- **SÉLECTION**:
++++

Qui a dit que jeu vidéo et éducation ne font pas bon ménage ? Romain Vincent, enseignant d’histoire-géographie, utilise le jeu vidéo en classe ! Voici un cours que de nombreux élèves auraient voulu avoir… Mais une telle démarche ne se fait pas sans réflexion ni préparation. Découvrez les jeux utilisés et une partie de ses démarches. Romain est aussi chroniqueur YouTube sur JVH, une émission qui parle de jeu vidéo et d’histoire. Ci-dessous, quelques liens utiles, suivis de notre interview.
Sur Nesblog : http://www.nesblog.com/msieur-quand-est-ce-quon-joue/
Article sur vounousils : http://www.vousnousils.fr/2015/02/25/serious-gaming-les-jeux-videos-une-porte-dentree-vers-lhistoire-563550
Actualité sur Twitter : https://twitter.com/romainhg
Chaîne YouTube : https://www.youtube.com/user/JNSretro
Aurélie Knosp : Bonjour Romain :). Peux-tu te présenter ? Quel était ton rêve d’enfant et ta plus grande ambition de joueur ?
Romain Vincent : Bonjour Aurélie, je m’appelle Romain Vincent et je suis enseignant en histoire-géographie dans l’académie de Créteil.
Je crois qu’avec mes camarades de primaire nous avions tous eu l’ambition folle de devenir footballeur professionnel. Manquant d’un certain nombre de choses, dont le talent, je me suis finalement rabattu sur le très-en-vogue métier de « testeur de jeu vidéo ».
Après quelques vagues projets de fanzines avortés, je me suis laissé tenter par la seule matière où je me débrouillais à peu près au lycée : l’Histoire-Géo. L’ambition de l’enseigner n’est venue qu’à l’université.
Aurélie : Quels sont les éléments déclencheurs de ta passion pour les jeux vidéo et pour l’histoire ?
Romain : Je ne me souviens pas vraiment d’un déclic pour les jeux vidéo, j’ai découvert mes premiers jeux (Lazarian !) avec l’achat d’un Commodore 64 par mon père.
Pour l’Histoire, c’est une bonne question. Être baigné dans l’héroic-fantasy médiéval via Warcraft II, découvrir les croisades et les Templiers en jouant aux Chevaliers de Baphomet ou construire des villes dans Sim City sur SNES m’a donné une certaine appétence pour l’histoire-géographie ? Peut être… Avoir d’excellents profs par la suite n’a fait que confirmer cette attirance !
Aurélie : Tu enseignes l’histoire et la géographie, et tu utilises le jeu vidéo en classe. Quels titres et supports utilises-tu et comment les choisis-tu ?
Romain : Pour des raisons matérielles évidentes, j’utilise uniquement les ordinateurs de l’établissement.
Pour le moment, j’ai utilisé Sim City en 6eme, Stronghold et Assassin’s Creed en 5ème ainsi que le serious game « Halte aux catastrophes ». Cette année, j’ai testé « Sauvons Le Louvre » de The Pixel Hunt avec mes 3ème.

++++

- **ENREGISTREMENTS**:
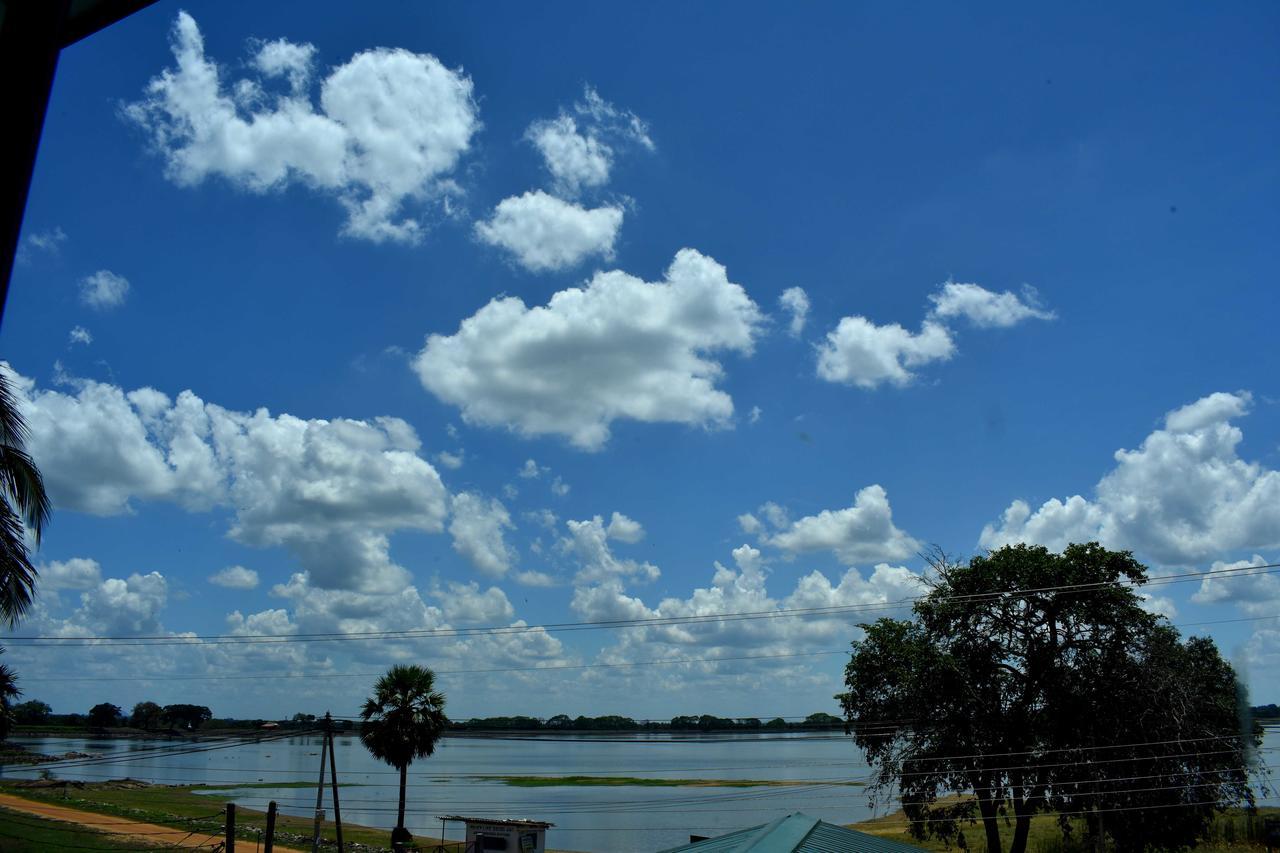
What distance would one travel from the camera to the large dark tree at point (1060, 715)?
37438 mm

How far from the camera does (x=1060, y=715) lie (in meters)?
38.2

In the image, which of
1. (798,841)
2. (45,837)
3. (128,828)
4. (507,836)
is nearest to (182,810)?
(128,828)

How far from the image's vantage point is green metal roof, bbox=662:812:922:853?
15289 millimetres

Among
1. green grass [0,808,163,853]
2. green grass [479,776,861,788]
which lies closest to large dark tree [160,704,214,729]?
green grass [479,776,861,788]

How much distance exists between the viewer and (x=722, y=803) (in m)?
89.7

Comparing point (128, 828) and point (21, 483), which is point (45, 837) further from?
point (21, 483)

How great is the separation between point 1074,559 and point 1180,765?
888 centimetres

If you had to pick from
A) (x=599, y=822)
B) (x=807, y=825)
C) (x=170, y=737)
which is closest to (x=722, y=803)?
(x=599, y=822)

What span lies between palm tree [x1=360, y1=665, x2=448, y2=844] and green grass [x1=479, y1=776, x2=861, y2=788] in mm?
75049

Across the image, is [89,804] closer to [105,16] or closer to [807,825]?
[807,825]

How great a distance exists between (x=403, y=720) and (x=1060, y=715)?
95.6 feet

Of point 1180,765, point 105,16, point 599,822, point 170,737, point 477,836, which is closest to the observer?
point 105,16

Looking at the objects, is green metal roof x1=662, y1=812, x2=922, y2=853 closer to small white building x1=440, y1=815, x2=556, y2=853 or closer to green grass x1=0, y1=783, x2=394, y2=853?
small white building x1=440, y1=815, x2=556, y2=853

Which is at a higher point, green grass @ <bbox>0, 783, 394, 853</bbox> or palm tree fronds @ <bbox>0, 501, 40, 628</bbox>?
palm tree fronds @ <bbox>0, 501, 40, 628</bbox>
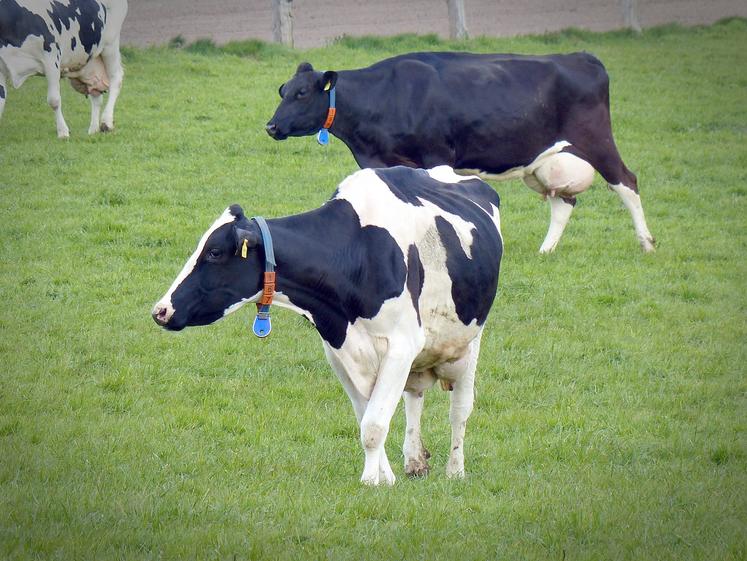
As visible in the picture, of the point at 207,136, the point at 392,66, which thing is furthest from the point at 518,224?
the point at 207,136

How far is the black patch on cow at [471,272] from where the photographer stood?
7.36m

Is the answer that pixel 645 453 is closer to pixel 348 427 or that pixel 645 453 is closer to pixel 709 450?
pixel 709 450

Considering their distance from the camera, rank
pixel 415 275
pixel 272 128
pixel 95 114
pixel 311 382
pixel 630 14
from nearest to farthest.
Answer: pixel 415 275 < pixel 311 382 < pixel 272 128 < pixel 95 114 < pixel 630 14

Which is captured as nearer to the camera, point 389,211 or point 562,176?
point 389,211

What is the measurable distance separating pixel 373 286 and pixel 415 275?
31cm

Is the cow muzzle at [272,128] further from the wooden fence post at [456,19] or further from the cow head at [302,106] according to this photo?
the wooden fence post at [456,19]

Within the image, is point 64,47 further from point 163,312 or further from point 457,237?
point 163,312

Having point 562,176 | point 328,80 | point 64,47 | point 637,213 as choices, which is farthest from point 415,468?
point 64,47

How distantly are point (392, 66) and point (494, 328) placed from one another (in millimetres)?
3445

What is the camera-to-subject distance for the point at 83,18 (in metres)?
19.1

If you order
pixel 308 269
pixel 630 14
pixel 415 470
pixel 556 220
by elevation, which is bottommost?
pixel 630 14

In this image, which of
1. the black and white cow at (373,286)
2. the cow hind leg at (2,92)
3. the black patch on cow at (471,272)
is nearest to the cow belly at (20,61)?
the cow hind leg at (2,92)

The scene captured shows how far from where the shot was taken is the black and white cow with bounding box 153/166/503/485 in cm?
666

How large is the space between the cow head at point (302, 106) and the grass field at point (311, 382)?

++++

- **TÂCHE PROPOSÉE A**:
Recopiez fidèlement le passage de l'entretien qui commence à « Romain Vincent : Bonjour » et se termine à « pour l’histoire ? ».
- **TÂCHE PROPOSÉE B**:
Extrayez sans changement les lignes des enregistrements, en commençant au tout début et en terminant par la ligne qui contient « 888 centimetres », incluse, et rien d'autre. Ne reproduisez pas les images dans votre réponse.

- **RÉPONSE ATTENDUE A**:
Romain Vincent : Bonjour Aurélie, je m’appelle Romain Vincent et je suis enseignant en histoire-géographie dans l’académie de Créteil.
Je crois qu’avec mes camarades de primaire nous avions tous eu l’ambition folle de devenir footballeur professionnel. Manquant d’un certain nombre de choses, dont le talent, je me suis finalement rabattu sur le très-en-vogue métier de « testeur de jeu vidéo ».
Après quelques vagues projets de fanzines avortés, je me suis laissé tenter par la seule matière où je me débrouillais à peu près au lycée : l’Histoire-Géo. L’ambition de l’enseigner n’est venue qu’à l’université.
Aurélie : Quels sont les éléments déclencheurs de ta passion pour les jeux vidéo et pour l’histoire ?

- **RÉPONSE ATTENDUE B**:
What distance would one travel from the camera to the large dark tree at point (1060, 715)?
37438 mm

How far from the camera does (x=1060, y=715) lie (in meters)?
38.2

In the image, which of
1. (798,841)
2. (45,837)
3. (128,828)
4. (507,836)
is nearest to (182,810)?
(128,828)

How far from the image's vantage point is green metal roof, bbox=662:812:922:853?
15289 millimetres

Among
1. green grass [0,808,163,853]
2. green grass [479,776,861,788]
which lies closest to large dark tree [160,704,214,729]?
green grass [479,776,861,788]

How much distance exists between the viewer and (x=722, y=803) (in m)?
89.7

Comparing point (128, 828) and point (21, 483), which is point (45, 837) further from?
point (21, 483)

How great is the separation between point 1074,559 and point 1180,765?
888 centimetres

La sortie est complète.